『あなたがパラダイス』(平 安寿子)
更年期の女性をめぐる三話のオムニバス小説。そして、沢田研二賛歌でもあります。何かの書評でこの本のことを知って、平安寿子(たいら・あすこ)さんの小説を初めて読みました。
いやー、面白かった! まさに「そこ」にいる私には思い当たることばかりで、時に切ない程でしたが、くすりとしたり、ほろりとしたりしながら読んでいるうちに、元気がみなぎってきました。同世代の女性におすすめ。とくに、ミーハー心をお持ちの方はすごく共感できると思います。長年のジュリーファンにはたまらないでしょうね。
独身のまま更年期を迎えて、初めて恋心を知る敦子。実の両親と夫の両親が相次いで倒れて、介護問題に直面するまどか。不妊のため離婚した後、更年期障害が出て戸惑う千里。それぞれの本音がユーモアを交えて語られ、「うんうん、わかるわかる」とうなずくことしきり。三話ともジュリーの存在が絡んでいますが、ファン心理が実に丁寧に書かれていて、これまた「そうなの、そのとおりっ!」と興奮しました。

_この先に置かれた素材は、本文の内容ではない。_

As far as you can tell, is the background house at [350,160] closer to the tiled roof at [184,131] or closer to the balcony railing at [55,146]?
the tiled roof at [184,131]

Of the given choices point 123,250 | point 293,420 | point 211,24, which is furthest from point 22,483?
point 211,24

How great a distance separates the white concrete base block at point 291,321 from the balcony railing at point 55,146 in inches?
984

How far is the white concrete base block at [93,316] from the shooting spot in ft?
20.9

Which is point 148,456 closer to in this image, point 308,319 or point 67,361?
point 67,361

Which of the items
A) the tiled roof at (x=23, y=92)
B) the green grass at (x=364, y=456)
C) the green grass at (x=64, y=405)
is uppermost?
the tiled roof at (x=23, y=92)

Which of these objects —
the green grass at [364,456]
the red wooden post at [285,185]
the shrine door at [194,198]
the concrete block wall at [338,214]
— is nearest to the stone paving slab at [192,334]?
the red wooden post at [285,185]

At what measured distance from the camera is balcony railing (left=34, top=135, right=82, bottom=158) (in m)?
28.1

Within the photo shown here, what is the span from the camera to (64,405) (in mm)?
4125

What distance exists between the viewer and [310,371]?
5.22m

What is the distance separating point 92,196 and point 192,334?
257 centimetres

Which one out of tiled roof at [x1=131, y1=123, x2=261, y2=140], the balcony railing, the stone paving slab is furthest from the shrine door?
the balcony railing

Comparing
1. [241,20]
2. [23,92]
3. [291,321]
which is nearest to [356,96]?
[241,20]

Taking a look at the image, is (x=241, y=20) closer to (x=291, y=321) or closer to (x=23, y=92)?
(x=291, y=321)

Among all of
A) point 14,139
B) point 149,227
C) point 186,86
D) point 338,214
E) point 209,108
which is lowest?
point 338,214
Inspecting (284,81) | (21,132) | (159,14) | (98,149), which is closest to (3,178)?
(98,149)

ちなみに、私は小学校時代、ジュリーのファンだったけれど、それは淡いあこがれで、この小説のジュリーに当たるのはヒデキであり、宝塚であり……。ミーハーに関しては、「バカだよなぁ」と自覚しつつずっとやめられずにいますが、この小説を読んだら「ミーハーも捨てたもんじゃない」と思えました(笑)。コンサート会場や劇場はまさしくこんな場所なのです。
ここは、パラダイス。生きてきたこと、生き抜いていくことへのご褒美がもらえる場所。だから何にも考えず、ただ夢中になれる。たまにパラダイスでご褒美をもらいながら、更年期や老いに堂々と立ち向かおうじゃないの……つらくてたいへんなのは私だけじゃないんだから。そんなふうに思わせてくれた小説でした。
更年期だけど、先がある。それも、さほど長くはない。だから、若かった頃の何倍も、生きていることを愛したい。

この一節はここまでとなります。